- Set exercise:
Swap every "furthest" in the items below for "most distant" and give the lines back otherwise unchanged, omitting the pictures.

Data for spatial reasoning questions
____________________

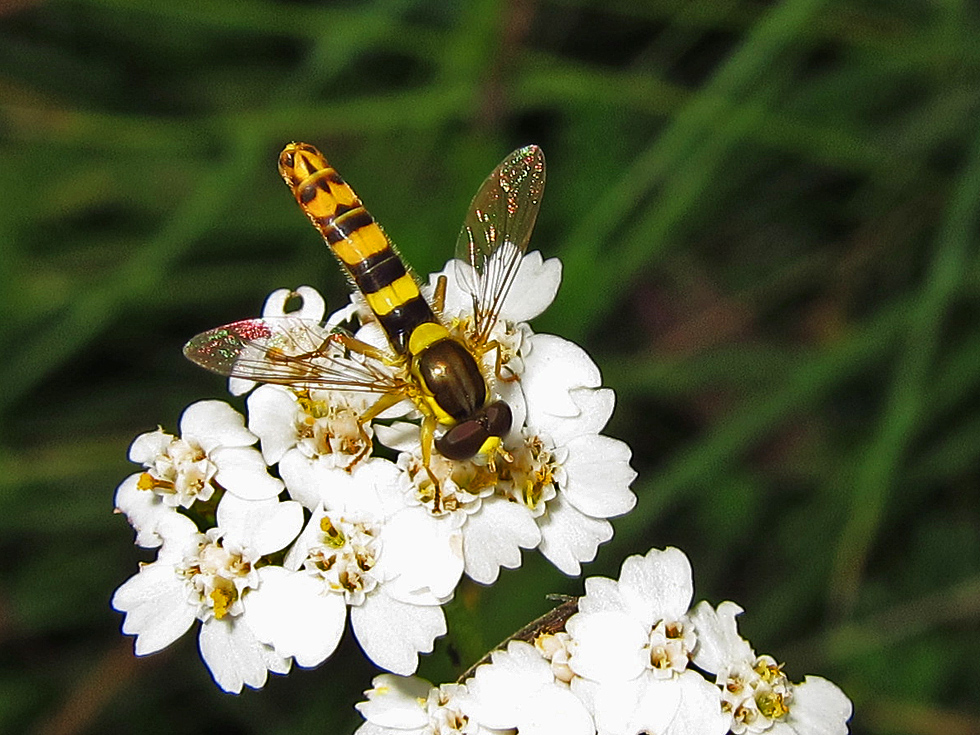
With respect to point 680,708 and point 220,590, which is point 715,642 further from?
point 220,590

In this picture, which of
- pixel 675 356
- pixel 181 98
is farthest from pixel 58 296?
pixel 675 356

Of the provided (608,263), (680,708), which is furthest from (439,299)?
(608,263)

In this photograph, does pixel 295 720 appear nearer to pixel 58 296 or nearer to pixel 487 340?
pixel 58 296

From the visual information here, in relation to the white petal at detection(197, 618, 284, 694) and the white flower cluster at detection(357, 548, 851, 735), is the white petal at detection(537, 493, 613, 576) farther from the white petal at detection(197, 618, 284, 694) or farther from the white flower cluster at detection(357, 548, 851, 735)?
the white petal at detection(197, 618, 284, 694)

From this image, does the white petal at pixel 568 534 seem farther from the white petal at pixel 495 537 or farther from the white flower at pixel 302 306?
the white flower at pixel 302 306

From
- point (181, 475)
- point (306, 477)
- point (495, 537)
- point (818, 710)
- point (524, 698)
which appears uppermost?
point (181, 475)
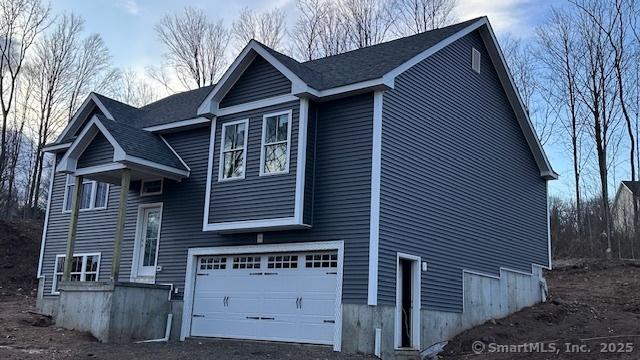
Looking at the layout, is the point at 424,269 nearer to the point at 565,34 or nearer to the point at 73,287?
the point at 73,287

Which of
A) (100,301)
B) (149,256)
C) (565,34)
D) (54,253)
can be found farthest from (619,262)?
(54,253)

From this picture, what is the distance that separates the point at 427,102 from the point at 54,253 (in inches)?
513

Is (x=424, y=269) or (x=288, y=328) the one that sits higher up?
(x=424, y=269)


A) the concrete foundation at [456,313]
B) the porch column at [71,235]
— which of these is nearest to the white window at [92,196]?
the porch column at [71,235]

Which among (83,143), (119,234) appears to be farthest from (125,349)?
(83,143)

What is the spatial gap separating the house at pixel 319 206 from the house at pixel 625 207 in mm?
14722

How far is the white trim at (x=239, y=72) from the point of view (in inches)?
565

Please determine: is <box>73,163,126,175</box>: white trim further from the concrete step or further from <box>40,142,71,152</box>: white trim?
the concrete step

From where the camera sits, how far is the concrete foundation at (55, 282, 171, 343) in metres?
14.3

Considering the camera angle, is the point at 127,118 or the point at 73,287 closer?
the point at 73,287

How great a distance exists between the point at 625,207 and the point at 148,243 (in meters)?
31.1

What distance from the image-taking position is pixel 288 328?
13875mm

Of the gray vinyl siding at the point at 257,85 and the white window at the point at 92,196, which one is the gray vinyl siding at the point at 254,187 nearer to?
the gray vinyl siding at the point at 257,85

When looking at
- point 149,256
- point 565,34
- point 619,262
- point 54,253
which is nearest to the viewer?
point 149,256
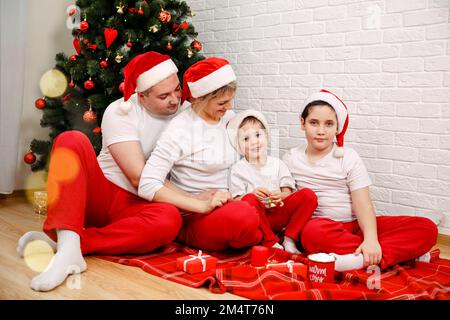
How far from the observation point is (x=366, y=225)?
1.93m

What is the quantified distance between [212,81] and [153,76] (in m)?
0.24

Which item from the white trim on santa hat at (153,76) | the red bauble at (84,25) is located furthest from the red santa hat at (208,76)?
the red bauble at (84,25)

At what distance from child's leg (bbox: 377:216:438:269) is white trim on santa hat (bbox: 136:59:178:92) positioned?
1079 millimetres

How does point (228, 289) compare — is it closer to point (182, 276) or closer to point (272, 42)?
point (182, 276)

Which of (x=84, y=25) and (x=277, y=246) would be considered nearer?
(x=277, y=246)

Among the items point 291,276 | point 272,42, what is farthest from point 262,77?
point 291,276

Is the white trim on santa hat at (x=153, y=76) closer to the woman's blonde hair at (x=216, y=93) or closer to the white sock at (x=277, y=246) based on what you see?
the woman's blonde hair at (x=216, y=93)

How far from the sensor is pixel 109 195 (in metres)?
1.99

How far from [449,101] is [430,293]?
3.61 ft

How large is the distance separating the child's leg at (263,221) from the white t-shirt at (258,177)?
0.06m

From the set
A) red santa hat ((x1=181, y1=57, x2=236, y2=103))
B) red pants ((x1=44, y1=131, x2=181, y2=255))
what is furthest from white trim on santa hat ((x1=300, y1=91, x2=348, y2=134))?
red pants ((x1=44, y1=131, x2=181, y2=255))

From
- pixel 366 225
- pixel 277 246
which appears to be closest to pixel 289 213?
pixel 277 246

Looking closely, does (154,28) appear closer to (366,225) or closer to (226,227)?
(226,227)

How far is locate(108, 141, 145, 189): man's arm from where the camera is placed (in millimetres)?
1960
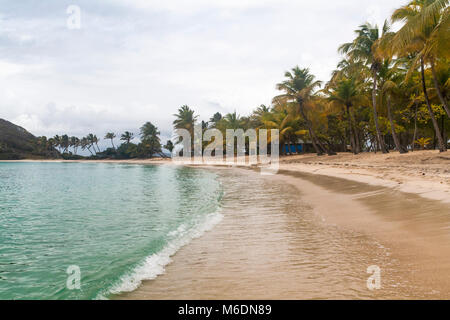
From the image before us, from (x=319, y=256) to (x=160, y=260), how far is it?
2.45m

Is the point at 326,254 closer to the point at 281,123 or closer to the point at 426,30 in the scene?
the point at 426,30

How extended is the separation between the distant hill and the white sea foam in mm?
105958

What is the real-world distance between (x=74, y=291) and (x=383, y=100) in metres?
31.0

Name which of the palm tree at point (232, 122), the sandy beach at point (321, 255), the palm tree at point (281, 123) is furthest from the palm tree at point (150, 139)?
the sandy beach at point (321, 255)

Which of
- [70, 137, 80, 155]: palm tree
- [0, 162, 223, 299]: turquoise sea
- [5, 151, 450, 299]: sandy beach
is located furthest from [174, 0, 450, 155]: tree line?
[70, 137, 80, 155]: palm tree

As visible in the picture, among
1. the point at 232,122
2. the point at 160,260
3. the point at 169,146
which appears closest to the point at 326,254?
the point at 160,260

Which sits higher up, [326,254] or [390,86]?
[390,86]

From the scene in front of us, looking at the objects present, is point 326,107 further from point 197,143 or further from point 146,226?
point 197,143

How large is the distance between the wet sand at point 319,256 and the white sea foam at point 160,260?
160mm

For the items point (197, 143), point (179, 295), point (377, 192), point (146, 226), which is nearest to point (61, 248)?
point (146, 226)

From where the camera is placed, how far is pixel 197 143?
2446 inches

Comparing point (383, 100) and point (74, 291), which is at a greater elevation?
point (383, 100)

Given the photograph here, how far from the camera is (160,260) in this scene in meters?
4.92
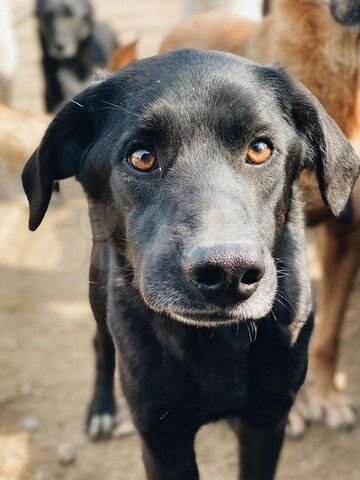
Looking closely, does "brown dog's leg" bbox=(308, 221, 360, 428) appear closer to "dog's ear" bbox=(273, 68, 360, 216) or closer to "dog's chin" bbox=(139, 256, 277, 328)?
"dog's ear" bbox=(273, 68, 360, 216)

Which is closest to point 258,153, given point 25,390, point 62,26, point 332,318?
point 332,318

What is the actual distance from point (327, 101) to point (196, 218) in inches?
57.1

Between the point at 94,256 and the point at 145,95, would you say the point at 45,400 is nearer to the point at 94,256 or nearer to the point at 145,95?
the point at 94,256

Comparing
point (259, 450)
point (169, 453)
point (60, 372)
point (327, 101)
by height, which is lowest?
point (60, 372)

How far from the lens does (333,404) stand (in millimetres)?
3354

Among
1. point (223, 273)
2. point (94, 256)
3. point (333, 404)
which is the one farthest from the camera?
point (333, 404)

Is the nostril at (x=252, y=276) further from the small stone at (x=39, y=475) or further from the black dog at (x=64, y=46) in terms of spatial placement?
the black dog at (x=64, y=46)

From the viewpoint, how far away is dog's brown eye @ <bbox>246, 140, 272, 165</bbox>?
1.95 metres

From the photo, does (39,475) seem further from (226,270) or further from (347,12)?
(347,12)

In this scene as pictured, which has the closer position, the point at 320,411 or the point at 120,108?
the point at 120,108

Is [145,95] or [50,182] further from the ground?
[145,95]

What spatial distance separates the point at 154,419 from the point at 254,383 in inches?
11.0

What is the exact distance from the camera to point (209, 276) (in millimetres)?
1671

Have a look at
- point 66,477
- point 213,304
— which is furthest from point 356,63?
point 66,477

____________________

- Right answer:
With respect to point 680,708 and point 220,590, which is point 715,642 further from?
point 220,590

In this picture, which of
- pixel 675 356
- pixel 181 98
is farthest from pixel 58 296?
pixel 675 356

Of the provided (608,263), (680,708), which is most distant from (439,299)?
(608,263)

In this photograph, does pixel 295 720 appear nearer to pixel 58 296 or nearer to pixel 487 340?
pixel 58 296

From the visual information here, in relation to the white petal at detection(197, 618, 284, 694) and the white flower cluster at detection(357, 548, 851, 735), is the white petal at detection(537, 493, 613, 576) farther from the white petal at detection(197, 618, 284, 694) or farther from the white flower cluster at detection(357, 548, 851, 735)?
the white petal at detection(197, 618, 284, 694)

From this image, does the white petal at pixel 568 534 seem farther from the white petal at pixel 495 537 or farther from the white flower at pixel 302 306?
the white flower at pixel 302 306

From
- point (181, 475)
- point (306, 477)
- point (495, 537)
- point (818, 710)
- point (524, 698)
which appears uppermost?
point (181, 475)
Looking at the layout, is the point at 424,269 nearer to the point at 565,34 or nearer to the point at 73,287?
the point at 73,287

Which of
A) (100,301)
B) (149,256)
C) (565,34)
D) (54,253)
can be found farthest from (619,262)?
(54,253)

From this picture, what is the distance that separates the point at 427,102 from the point at 54,253 (in inches)?
513

Is (x=424, y=269) or (x=288, y=328) the one that sits higher up?
(x=424, y=269)


A) the concrete foundation at [456,313]
B) the porch column at [71,235]
— which of these is nearest to the white window at [92,196]?
the porch column at [71,235]

Which among (83,143), (119,234) appears to be farthest from (125,349)?
(83,143)

What is the spatial gap separating the house at pixel 319 206 from the house at pixel 625 207 in mm?
14722

How far is the white trim at (x=239, y=72) from the point of view (in inches)?
565

Please determine: is <box>73,163,126,175</box>: white trim further from the concrete step or further from <box>40,142,71,152</box>: white trim?
the concrete step

From where the camera sits, how far is the concrete foundation at (55, 282, 171, 343) in metres?
14.3

Considering the camera angle, is the point at 127,118 or the point at 73,287 closer?
the point at 73,287

How great a distance exists between the point at 625,207 and the point at 148,243 (in meters)?
31.1

What distance from the image-taking position is pixel 288 328?
13875mm

Of the gray vinyl siding at the point at 257,85 and the white window at the point at 92,196, which one is the gray vinyl siding at the point at 254,187 nearer to?
the gray vinyl siding at the point at 257,85

When looking at
- point 149,256
- point 565,34
- point 619,262
- point 54,253
which is nearest to the viewer?
point 149,256
How far from the observation point is (x=366, y=225)?
1.93m

What is the quantified distance between [212,81] and [153,76] (in m)?
0.24

Which item from the white trim on santa hat at (153,76) | the red bauble at (84,25) is located most distant from the red santa hat at (208,76)?
the red bauble at (84,25)

At what distance from child's leg (bbox: 377:216:438:269) is white trim on santa hat (bbox: 136:59:178:92) positioned?
1079 millimetres

How does point (228, 289) compare — is it closer to point (182, 276) or closer to point (272, 42)?
point (182, 276)

Which of (x=84, y=25) and (x=277, y=246) would be considered nearer?
(x=277, y=246)

Among the items point 291,276 | point 272,42, what is farthest from point 262,77?
point 291,276

Is the white trim on santa hat at (x=153, y=76) closer to the woman's blonde hair at (x=216, y=93) or closer to the white sock at (x=277, y=246) based on what you see?
the woman's blonde hair at (x=216, y=93)

How far from the sensor is pixel 109 195 (in metres)?
1.99

How far from [449,101] is [430,293]?
3.61 ft

How large is the distance separating the child's leg at (263,221) from the white t-shirt at (258,177)?
0.06m

From the set
A) red santa hat ((x1=181, y1=57, x2=236, y2=103))
B) red pants ((x1=44, y1=131, x2=181, y2=255))
what is most distant from white trim on santa hat ((x1=300, y1=91, x2=348, y2=134))?
red pants ((x1=44, y1=131, x2=181, y2=255))

From
- pixel 366 225
- pixel 277 246
which appears to be closest to pixel 289 213?
pixel 277 246

Looking closely, does (154,28) appear closer to (366,225) or closer to (226,227)?
(226,227)

How far is locate(108, 141, 145, 189): man's arm from where the camera is placed (in millimetres)?
1960
From the image before us, from (x=319, y=256) to (x=160, y=260), how far is it?
2.45m

Is the point at 326,254 closer to the point at 281,123 or closer to the point at 426,30 in the scene?
the point at 426,30

How extended is the separation between the distant hill and the white sea foam in mm?
105958

What is the real-world distance between (x=74, y=291) and (x=383, y=100) in metres?
31.0

Name which of the palm tree at point (232, 122), the sandy beach at point (321, 255), the palm tree at point (281, 123) is most distant from the palm tree at point (150, 139)?
the sandy beach at point (321, 255)

Which of
- [70, 137, 80, 155]: palm tree
- [0, 162, 223, 299]: turquoise sea
- [5, 151, 450, 299]: sandy beach
is located most distant from [174, 0, 450, 155]: tree line?
[70, 137, 80, 155]: palm tree

As visible in the picture, among
1. the point at 232,122
2. the point at 160,260
3. the point at 169,146
which appears closest to the point at 326,254?
the point at 160,260

Which sits higher up, [326,254] or [390,86]?
[390,86]

From the scene in front of us, looking at the objects present, is point 326,107 further from point 197,143 or further from point 146,226?
point 197,143

How large is the distance between the wet sand at point 319,256 and the white sea foam at point 160,260?
160mm

For the items point (197, 143), point (179, 295), point (377, 192), point (146, 226), which is nearest to point (61, 248)?
point (146, 226)

From where the camera is placed, how far is pixel 197 143?
2446 inches

Comparing point (383, 100) and point (74, 291), which is at a greater elevation?
point (383, 100)

Given the photograph here, how far from the camera is (160,260) in this scene in meters?
4.92
Looking closely, does "brown dog's leg" bbox=(308, 221, 360, 428) appear closer to "dog's ear" bbox=(273, 68, 360, 216) or closer to "dog's chin" bbox=(139, 256, 277, 328)?
"dog's ear" bbox=(273, 68, 360, 216)

Which is closest to point 258,153, given point 25,390, point 62,26, point 332,318?
point 332,318

What is the actual distance from point (327, 101) to point (196, 218) in inches?
57.1

Between the point at 94,256 and the point at 145,95, would you say the point at 45,400 is nearer to the point at 94,256 or nearer to the point at 145,95?
the point at 94,256

Comparing
point (259, 450)
point (169, 453)
point (60, 372)
point (327, 101)
by height, which is lowest?
point (60, 372)

How far from the lens does (333,404) stand (in millimetres)?
3354

Among
1. point (223, 273)
2. point (94, 256)
3. point (333, 404)
which is the one farthest from the camera?
point (333, 404)

Is the nostril at (x=252, y=276) further from the small stone at (x=39, y=475) or further from the black dog at (x=64, y=46) in terms of spatial placement?
the black dog at (x=64, y=46)

From the viewpoint, how far away is dog's brown eye @ <bbox>246, 140, 272, 165</bbox>?
1.95 metres

From the photo, does (39,475) seem further from (226,270) or further from (347,12)?
(347,12)

In this scene as pictured, which has the closer position, the point at 320,411 or the point at 120,108?
the point at 120,108

Is [145,95] or [50,182] further from the ground?
[145,95]

What spatial distance separates the point at 154,419 from the point at 254,383 in inches?
11.0

What is the exact distance from the camera to point (209, 276) (in millimetres)?
1671

Have a look at
- point 66,477
- point 213,304
— which is most distant from point 356,63?
point 66,477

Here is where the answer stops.